Ce que d'aucuns voient comme de l'instabilité, d'autres le perçoivent comme une manière de connaître un peu de tout sur tout et une grande capacité d'apprentissage rapide et d'adaptation. Savoir se débrouiller dans n'importe quelle condition est un atout majeur dans une époque où tout va vite et où on est confronté à un tas de situations différentes. Une personne polyvalente peut facilement faire le travail de 2 employés, voire 3 et elle le fait volontiers contre compensation.
Aujourd'hui la génération z a, à contrario, cette culture d'au moins on en fait, au mieux c'est mais a également cette exigence d'être bien rémunérée avec un maximum d'avantages extra-légaux. Cette génération est née avec Internet mais est incapable de faire fonctionner un percolateur. Elle a la flemme et veux tout tout de suite. Dire qu'elle est à la recherche du bonheur est un raccourci facile. On l'appelle aussi la génération silencieuse ou la génération C pour Communication. Ambitieuse mais pas débrouillarde. La faute aux parents.
Du temps de ma maman, les enfants n'étaient pas bien et pas assez considérés, ensuite ça a été mieux et plus équilibré, puis il y a eu l'enfant-roi. Pour lequel on fait tout, on donne tout, on le conduit partout...et on en fait un assisté. Par facilité. Par soucis de tranquillité. Par lâcheté. Par égoïsme.
"On ne peut donner que deux choses à ses enfants: des racines et des ailes".
C'est le deuxième lockdown qu'on vit en Belgique. Et c'est la deuxième fois que j'observe la façon dont les gens réagissent. Le monde court à sa perte et ça ne m'étonne pas. Il n'y a plus d'ambiance sur les lieux de travail, pas davantage de formations, d'investissement sur les travailleurs, ni d'esprit d'équipe, de reconnaissance ou d'entraide. Les familles ne connaissent plus les jeux de société ni les vrais échanges et discussions. Tout le monde fuit son quotidien sans jamais être rassasié, blasé. De quoi, on ne sait pas.
"Si tu veux connaître quelqu'un, n'écoute pas ce qu'il dit. Mais regarde ce qu'il fait." Dalaï Lama.

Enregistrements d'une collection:
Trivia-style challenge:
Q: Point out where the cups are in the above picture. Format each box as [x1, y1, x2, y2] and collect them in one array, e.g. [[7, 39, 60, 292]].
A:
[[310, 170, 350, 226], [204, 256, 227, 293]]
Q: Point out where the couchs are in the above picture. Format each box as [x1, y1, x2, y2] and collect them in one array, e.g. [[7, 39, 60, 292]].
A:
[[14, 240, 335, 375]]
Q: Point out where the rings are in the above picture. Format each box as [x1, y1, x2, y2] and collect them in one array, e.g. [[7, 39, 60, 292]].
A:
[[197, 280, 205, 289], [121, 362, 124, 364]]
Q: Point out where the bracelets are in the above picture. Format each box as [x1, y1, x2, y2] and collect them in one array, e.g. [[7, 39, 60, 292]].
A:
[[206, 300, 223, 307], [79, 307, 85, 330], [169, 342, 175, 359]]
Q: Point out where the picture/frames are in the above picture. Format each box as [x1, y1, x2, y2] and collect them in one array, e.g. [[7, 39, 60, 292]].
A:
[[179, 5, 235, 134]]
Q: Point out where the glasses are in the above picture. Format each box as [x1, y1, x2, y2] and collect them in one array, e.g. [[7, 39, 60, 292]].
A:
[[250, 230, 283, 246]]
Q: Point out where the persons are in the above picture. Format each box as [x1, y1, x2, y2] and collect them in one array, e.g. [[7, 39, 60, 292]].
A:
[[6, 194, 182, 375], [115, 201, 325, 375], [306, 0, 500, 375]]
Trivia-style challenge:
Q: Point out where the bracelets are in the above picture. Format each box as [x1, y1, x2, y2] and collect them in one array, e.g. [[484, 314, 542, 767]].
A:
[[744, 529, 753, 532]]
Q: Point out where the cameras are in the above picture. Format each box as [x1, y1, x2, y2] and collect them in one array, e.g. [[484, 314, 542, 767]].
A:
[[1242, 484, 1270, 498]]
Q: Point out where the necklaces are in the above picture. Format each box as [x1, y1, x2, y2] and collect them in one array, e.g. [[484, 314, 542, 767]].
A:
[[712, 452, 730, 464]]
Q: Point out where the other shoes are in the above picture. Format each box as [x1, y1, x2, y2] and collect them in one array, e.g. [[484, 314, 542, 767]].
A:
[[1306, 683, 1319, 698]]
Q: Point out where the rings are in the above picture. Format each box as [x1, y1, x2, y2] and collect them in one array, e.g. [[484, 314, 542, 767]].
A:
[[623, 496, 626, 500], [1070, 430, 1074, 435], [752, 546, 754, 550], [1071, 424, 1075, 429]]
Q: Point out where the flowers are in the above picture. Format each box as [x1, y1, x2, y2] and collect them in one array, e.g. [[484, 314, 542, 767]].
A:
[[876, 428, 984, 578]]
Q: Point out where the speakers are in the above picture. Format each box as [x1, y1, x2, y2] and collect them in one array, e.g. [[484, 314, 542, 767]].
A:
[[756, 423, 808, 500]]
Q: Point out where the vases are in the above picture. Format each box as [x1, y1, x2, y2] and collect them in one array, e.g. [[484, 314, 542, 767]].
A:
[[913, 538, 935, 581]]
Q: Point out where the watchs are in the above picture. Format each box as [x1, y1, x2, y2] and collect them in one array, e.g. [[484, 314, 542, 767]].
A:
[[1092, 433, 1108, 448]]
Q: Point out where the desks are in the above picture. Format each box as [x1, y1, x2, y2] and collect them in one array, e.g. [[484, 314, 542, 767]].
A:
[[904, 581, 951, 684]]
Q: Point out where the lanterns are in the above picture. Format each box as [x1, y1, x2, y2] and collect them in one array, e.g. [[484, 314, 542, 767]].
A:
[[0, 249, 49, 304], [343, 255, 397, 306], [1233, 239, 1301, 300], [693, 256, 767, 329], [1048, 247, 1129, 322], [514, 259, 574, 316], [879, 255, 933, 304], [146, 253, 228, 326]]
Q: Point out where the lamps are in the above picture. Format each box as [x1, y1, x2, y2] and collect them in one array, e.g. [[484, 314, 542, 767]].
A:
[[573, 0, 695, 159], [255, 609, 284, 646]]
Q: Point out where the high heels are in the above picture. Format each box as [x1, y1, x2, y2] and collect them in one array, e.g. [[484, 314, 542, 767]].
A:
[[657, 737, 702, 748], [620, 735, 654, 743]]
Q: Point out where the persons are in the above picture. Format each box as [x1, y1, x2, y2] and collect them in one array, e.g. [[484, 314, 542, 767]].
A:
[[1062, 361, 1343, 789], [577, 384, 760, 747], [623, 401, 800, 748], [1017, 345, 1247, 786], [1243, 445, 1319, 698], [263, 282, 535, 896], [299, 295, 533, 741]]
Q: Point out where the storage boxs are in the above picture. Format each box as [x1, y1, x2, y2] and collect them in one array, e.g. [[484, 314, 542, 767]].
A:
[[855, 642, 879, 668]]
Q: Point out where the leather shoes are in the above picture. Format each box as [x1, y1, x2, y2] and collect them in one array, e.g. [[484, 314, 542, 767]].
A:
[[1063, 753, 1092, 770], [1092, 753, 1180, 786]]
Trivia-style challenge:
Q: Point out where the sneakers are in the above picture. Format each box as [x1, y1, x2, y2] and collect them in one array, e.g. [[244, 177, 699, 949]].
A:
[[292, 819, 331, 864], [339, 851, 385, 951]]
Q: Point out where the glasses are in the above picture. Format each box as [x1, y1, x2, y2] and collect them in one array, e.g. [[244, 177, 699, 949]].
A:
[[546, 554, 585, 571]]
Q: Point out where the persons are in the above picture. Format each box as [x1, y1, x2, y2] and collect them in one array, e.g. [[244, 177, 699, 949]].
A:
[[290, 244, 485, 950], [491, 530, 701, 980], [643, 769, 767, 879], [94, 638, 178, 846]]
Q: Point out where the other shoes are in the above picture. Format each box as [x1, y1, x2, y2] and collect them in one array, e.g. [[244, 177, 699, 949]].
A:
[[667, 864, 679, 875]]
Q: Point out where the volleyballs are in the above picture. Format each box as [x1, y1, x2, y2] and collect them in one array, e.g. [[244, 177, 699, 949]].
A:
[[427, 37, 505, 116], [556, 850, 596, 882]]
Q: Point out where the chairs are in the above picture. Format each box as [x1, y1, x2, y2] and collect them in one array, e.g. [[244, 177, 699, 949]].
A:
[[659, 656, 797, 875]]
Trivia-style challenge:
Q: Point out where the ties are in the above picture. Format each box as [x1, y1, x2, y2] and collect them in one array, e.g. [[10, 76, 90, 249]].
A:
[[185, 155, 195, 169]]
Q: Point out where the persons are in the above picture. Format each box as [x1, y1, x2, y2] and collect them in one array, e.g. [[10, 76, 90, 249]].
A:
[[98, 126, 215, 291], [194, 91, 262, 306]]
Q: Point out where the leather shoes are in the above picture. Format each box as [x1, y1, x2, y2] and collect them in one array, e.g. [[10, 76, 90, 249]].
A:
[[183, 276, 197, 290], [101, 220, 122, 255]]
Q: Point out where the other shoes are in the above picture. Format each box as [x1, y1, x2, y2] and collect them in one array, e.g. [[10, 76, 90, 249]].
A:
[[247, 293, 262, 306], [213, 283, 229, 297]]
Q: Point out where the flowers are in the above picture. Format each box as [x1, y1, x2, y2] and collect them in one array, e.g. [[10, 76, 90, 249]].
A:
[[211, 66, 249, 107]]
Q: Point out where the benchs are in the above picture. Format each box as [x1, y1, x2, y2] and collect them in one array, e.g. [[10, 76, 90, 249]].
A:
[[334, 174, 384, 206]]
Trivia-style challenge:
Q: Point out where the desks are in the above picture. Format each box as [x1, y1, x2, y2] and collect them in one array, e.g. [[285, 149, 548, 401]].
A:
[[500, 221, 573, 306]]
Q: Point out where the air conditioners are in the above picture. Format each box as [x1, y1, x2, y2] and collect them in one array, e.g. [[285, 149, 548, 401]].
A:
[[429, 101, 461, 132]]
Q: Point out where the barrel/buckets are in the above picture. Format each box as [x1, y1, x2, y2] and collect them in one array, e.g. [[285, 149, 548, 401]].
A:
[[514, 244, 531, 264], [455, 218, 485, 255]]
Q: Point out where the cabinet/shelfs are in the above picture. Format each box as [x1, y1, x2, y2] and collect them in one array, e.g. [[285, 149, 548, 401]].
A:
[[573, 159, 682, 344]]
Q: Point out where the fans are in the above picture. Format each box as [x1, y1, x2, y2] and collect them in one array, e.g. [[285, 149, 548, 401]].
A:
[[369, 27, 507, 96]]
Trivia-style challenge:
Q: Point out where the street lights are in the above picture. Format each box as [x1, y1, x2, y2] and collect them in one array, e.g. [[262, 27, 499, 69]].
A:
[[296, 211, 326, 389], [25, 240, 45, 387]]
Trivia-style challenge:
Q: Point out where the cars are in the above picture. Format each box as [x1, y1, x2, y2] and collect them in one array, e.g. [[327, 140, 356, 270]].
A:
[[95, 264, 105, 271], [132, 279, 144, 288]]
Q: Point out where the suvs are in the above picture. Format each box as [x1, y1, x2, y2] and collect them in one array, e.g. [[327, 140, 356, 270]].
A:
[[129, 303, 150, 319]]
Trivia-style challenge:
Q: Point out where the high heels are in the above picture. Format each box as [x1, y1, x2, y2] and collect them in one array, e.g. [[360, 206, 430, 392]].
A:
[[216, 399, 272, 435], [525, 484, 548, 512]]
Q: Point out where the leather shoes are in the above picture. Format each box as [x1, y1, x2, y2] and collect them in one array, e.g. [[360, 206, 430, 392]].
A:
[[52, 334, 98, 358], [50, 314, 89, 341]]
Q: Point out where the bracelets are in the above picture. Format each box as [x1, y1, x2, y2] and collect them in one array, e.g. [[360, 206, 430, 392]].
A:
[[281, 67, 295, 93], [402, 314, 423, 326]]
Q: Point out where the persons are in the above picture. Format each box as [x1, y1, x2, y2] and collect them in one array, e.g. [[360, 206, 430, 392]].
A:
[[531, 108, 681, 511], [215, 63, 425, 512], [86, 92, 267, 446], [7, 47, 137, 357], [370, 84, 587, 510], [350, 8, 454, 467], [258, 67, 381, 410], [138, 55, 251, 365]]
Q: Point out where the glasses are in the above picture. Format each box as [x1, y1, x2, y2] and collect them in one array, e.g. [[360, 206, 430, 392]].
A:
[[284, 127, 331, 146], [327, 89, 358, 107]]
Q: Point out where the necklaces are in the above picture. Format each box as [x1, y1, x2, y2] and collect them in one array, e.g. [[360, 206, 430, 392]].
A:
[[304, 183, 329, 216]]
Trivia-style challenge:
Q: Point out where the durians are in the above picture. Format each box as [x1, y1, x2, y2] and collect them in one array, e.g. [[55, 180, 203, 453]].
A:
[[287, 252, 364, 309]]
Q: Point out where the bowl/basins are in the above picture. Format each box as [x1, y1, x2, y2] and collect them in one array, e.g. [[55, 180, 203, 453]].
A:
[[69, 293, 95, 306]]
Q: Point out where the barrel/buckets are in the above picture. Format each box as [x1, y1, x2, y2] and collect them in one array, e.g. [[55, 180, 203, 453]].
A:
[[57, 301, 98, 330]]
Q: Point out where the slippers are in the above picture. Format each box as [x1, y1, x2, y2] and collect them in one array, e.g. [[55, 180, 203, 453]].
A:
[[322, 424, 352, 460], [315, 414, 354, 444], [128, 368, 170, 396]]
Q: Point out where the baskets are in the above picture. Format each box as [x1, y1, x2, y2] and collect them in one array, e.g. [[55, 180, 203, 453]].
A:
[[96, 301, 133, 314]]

__Consigne__.
Recopiez sans rien changer le passage de l'extrait de page qui va de « Du temps de » à « lâcheté. Par égoïsme. ».

__Réponse attendue__.
Du temps de ma maman, les enfants n'étaient pas bien et pas assez considérés, ensuite ça a été mieux et plus équilibré, puis il y a eu l'enfant-roi. Pour lequel on fait tout, on donne tout, on le conduit partout...et on en fait un assisté. Par facilité. Par soucis de tranquillité. Par lâcheté. Par égoïsme.